The
 Final
  Scoop

Italy, 1993  

Sex. Ambiguity. Mystery.

*** 1/2

aka BUGIE ROSSE / RED LIES

Directed by: Pierfrancesco Campanella 

Starring:  Tomas Arana, Gianfranco Jannuzzo, Gioia Scola, Alida Valli, Lorenzo Flaherty, Natasha Hovey, Barbara Scoppa, Carolyn Spence, Paolo Calissano, Gianna Paola Scaffidi

Choice dialogue:  “I didn’t imagine I would stumble on a homicide straight away.”  

Slasher Trash with Panache?

Review: JA Kerswell

Roberto uses his influence to deflect any suspicion with the police for Marco. However, the journalist neglects to identify Mauricio from photographs as he suspects the thief may have been the only person to have seen the killer and wants to question him directly. Finding a card for a swingers club near the site of the murder, Marco visits to investigate further and meets a handsome bisexual gigolo, Andrea (Lorenzo Flaherty). To grill him for information, Marco takes Andrea back to his apartment, where, again, he passes on the opportunity to have sex. However, later, Andrea creeps into his bed, and it is suggested he performs oral sex on him whilst Marco pretends to be asleep.
 
Confused about his own sexuality, Marco must navigate an increasingly sleazy and dangerous world to unmask the killer who continues to murder those close to the case …
 
THE FINAL SCOOP (the Italian title translates as RED LIES) has an ambiguous but not overly hostile attitude towards homosexuality—although the film ​unsurprisingly attracted the condemnation of a number of gay groups in Italy at the time of its release. Sure, most of the gay characters are shown to either be kinky, murderous, tragic (or a combination of all those things)—and willing to put themselves in mortal danger for casual sex. And even though the commissioner calls them “sexually deviated”. It is, however, at least an improvement on the way gay men were portrayed in earlier Gialli (outside of Dario Argento’s surprisingly progressive films) as ‘freaks’ or ‘fairies’ to be laughed at. Not a great deal of improvement, but at least some. Andrea is a largely sympathetic character—although that doesn’t mean he is safe from the killer’s wrath. Whilst the attitudes to homosexuality may have changed, the film only allows itself to coyly hint at gay sex itself. Given that this is an early 90s giallo made at the height of the popularity of erotic thrillers, there is plenty of stylised straight sex and nudity between Marco and his wife and other women. However, the film ends on a questionable coda with Adria dressed in male drag to ape the look of Andrea, suggesting that Marco’s dabble in homosexuality was simply a fetish. The director has said that the film and his intentions were misjudged and that due to the controversy from various quarters, he didn’t leave the house for a month due to his embarrassment.

● ● ● ● ●

» **Apply what you read**:
A - Return the passage of the film review from "Starring:  Tomas Arana, Gianfranco" to "Trash with Panache?", word for word.
B - Write the next part of the film review, picking up after its last sentence.

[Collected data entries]

● ● ● ● ●

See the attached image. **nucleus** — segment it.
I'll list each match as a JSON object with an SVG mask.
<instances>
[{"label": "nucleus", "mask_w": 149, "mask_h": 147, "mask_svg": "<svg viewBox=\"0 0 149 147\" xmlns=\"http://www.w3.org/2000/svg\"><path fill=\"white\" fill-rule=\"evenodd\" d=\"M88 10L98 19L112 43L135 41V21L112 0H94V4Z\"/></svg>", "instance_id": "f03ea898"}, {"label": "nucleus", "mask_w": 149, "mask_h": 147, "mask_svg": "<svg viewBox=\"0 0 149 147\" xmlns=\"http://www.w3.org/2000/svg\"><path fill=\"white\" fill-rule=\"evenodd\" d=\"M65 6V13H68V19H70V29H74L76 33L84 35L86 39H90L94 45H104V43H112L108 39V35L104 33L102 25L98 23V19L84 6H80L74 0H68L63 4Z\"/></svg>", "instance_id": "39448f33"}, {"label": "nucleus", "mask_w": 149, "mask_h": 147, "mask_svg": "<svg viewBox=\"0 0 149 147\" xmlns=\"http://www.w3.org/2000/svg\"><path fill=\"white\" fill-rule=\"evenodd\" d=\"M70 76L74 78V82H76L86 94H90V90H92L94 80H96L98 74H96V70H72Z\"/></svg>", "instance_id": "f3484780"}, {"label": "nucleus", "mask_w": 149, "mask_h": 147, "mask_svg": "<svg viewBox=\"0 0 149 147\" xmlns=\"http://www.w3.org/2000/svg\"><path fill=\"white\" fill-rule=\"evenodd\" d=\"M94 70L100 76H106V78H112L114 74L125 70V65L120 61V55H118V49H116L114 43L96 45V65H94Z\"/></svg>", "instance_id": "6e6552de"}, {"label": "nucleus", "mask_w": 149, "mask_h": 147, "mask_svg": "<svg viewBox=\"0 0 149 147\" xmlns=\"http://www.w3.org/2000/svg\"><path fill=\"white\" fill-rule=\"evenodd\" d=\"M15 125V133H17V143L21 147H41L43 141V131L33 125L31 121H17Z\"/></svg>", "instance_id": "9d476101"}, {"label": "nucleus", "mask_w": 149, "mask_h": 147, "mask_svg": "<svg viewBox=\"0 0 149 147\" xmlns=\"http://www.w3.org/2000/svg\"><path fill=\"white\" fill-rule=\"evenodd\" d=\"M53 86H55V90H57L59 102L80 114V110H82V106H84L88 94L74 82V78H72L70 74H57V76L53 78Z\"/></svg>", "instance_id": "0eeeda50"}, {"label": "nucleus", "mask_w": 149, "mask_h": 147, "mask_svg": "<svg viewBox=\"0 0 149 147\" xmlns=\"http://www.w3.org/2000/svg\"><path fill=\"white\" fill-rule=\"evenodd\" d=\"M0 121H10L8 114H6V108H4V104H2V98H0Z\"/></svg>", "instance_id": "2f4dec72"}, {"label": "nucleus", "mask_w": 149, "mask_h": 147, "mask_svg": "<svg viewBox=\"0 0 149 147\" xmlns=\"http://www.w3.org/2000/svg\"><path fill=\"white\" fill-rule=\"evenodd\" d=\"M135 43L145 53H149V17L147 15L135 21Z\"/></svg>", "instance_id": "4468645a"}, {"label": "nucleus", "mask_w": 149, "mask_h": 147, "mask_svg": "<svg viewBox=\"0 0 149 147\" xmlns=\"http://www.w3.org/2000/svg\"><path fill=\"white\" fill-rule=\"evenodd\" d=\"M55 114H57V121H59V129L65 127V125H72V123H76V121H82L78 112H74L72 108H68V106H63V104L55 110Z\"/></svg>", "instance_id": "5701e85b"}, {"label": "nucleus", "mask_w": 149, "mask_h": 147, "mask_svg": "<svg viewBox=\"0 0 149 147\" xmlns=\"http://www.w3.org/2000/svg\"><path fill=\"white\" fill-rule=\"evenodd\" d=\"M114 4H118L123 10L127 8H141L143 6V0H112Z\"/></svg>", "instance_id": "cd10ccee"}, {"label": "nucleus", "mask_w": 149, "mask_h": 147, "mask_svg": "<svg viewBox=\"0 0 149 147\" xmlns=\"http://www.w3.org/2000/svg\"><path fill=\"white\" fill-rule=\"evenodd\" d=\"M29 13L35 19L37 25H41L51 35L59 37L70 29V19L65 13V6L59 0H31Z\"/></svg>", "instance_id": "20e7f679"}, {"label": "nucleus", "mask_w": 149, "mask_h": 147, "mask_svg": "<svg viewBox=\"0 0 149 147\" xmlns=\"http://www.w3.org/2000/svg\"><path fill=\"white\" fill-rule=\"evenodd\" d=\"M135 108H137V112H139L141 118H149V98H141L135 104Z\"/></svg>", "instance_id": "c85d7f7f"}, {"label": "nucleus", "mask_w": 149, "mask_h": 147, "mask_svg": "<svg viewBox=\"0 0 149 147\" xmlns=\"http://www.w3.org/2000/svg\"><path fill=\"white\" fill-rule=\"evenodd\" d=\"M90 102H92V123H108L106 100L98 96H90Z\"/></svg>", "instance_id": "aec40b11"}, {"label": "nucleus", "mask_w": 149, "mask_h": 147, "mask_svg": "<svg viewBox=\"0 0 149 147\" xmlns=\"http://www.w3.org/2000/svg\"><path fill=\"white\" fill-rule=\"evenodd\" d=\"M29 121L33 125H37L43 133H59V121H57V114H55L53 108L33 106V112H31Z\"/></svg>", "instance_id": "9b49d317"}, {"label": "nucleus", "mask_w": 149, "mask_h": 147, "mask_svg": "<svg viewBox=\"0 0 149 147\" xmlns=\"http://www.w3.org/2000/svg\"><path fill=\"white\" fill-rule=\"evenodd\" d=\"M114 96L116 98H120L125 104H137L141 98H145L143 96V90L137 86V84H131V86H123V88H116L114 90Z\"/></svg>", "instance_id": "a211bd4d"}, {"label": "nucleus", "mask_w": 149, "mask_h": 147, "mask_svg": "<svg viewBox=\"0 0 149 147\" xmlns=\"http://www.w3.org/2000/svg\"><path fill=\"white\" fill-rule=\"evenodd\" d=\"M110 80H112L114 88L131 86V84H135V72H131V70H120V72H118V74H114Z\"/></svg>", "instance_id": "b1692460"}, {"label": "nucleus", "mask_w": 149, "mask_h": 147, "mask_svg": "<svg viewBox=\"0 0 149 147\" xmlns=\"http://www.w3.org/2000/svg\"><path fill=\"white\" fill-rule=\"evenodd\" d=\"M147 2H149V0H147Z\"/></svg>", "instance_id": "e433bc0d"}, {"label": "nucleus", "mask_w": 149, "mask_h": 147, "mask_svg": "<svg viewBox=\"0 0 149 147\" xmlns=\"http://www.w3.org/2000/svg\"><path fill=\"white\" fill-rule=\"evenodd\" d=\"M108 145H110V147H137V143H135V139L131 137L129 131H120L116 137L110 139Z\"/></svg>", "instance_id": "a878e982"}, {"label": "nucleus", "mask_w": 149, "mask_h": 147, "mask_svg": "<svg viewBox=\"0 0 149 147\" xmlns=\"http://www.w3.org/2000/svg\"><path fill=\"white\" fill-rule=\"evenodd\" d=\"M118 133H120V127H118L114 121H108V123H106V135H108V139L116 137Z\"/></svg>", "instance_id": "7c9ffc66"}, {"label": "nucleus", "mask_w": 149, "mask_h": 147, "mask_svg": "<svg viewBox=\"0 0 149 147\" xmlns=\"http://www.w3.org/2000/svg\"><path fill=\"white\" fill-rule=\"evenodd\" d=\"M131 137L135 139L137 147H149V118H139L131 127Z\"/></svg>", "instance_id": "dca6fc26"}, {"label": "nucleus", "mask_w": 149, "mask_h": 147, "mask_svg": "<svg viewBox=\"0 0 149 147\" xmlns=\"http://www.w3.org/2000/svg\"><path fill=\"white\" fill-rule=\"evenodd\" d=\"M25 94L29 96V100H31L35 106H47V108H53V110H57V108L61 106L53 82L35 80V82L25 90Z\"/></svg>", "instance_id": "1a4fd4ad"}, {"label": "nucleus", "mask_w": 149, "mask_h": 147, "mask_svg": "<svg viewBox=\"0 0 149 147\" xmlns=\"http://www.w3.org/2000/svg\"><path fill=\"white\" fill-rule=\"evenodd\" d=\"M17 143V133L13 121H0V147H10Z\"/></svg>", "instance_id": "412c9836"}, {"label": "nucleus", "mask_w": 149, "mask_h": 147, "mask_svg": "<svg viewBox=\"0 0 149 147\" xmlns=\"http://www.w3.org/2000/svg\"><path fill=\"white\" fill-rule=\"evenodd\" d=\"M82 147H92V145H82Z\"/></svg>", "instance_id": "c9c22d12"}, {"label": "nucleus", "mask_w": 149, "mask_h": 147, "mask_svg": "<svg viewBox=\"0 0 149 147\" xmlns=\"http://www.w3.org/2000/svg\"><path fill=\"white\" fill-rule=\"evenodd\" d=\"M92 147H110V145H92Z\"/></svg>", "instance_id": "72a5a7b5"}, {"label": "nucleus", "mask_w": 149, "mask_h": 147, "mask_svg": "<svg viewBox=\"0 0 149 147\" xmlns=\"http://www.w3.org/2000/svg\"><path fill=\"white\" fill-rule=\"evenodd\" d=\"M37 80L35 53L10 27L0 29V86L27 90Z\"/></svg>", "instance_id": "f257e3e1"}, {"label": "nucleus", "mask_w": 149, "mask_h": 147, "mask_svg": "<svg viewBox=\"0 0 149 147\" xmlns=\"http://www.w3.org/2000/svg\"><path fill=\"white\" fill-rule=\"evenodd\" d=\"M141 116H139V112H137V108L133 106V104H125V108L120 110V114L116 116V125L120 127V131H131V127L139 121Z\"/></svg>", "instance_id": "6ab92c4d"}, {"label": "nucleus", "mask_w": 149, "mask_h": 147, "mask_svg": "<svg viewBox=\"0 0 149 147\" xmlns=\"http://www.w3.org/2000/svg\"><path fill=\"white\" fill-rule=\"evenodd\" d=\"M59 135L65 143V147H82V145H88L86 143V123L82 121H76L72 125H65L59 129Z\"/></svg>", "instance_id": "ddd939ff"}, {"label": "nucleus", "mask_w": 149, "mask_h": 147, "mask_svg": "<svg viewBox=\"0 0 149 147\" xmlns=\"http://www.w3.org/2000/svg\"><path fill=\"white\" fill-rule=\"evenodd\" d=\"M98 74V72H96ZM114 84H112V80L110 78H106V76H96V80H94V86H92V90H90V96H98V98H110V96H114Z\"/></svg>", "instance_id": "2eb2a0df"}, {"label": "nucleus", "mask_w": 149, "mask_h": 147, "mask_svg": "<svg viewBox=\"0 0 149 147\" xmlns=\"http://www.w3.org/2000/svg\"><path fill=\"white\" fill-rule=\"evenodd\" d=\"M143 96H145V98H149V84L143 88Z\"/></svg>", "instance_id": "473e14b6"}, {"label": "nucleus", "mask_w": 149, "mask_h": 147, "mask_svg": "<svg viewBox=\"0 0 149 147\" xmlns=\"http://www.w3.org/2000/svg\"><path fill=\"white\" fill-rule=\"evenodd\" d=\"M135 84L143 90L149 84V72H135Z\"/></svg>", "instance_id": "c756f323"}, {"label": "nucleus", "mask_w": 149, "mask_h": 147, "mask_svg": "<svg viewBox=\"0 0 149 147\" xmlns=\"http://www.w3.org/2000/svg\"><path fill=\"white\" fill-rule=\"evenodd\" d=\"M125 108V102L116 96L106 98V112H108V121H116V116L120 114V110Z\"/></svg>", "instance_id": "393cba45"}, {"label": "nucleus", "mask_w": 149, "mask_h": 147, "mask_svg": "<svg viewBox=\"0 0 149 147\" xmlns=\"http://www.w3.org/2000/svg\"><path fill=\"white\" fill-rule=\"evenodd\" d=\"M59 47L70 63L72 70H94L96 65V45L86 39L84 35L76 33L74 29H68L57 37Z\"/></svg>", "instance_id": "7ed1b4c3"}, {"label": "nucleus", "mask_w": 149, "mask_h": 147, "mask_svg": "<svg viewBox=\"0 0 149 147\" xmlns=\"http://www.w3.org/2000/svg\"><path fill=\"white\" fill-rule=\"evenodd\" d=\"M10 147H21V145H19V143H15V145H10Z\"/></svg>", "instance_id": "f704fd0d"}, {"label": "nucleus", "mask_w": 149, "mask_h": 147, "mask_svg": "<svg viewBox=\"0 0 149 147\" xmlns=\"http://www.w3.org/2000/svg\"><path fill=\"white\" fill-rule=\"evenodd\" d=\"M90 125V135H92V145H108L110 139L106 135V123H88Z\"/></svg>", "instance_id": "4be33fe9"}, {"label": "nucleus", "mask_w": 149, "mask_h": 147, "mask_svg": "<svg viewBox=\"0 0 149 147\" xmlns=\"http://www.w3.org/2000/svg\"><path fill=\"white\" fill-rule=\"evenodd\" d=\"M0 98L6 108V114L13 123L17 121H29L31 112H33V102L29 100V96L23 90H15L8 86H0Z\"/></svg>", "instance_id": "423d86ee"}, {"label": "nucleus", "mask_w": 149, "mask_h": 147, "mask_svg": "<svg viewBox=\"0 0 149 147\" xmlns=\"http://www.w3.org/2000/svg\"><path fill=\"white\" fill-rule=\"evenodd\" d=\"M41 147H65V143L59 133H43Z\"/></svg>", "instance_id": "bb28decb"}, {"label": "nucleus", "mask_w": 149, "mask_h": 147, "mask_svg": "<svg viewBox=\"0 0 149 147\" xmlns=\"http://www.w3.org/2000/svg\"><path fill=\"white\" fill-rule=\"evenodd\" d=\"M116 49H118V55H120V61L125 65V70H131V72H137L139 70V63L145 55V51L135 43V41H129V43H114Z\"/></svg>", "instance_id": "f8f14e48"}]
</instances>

● ● ● ● ●

» **Responses**:
A -
Starring:  Tomas Arana, Gianfranco Jannuzzo, Gioia Scola, Alida Valli, Lorenzo Flaherty, Natasha Hovey, Barbara Scoppa, Carolyn Spence, Paolo Calissano, Gianna Paola Scaffidi

Choice dialogue:  “I didn’t imagine I would stumble on a homicide straight away.”  

Slasher Trash with Panache?

B -
 
An obvious comparison and probable inspiration would be William Friedkin’s CRUISING (1980), where Al Pacino’s undercover cop is on the tail of a serial killer targeting gay men—and whose straight identity is tested the more he immerses himself in that world. In THE FINAL SCOOP, Marco’s investigation goes to ever more ludicrous lengths, including being propositioned by an elderly straight couple in a sex cinema and having a plastic bag forcibly put over his head by a would-be lover who tells him that auto-asphyxiation is like yoga!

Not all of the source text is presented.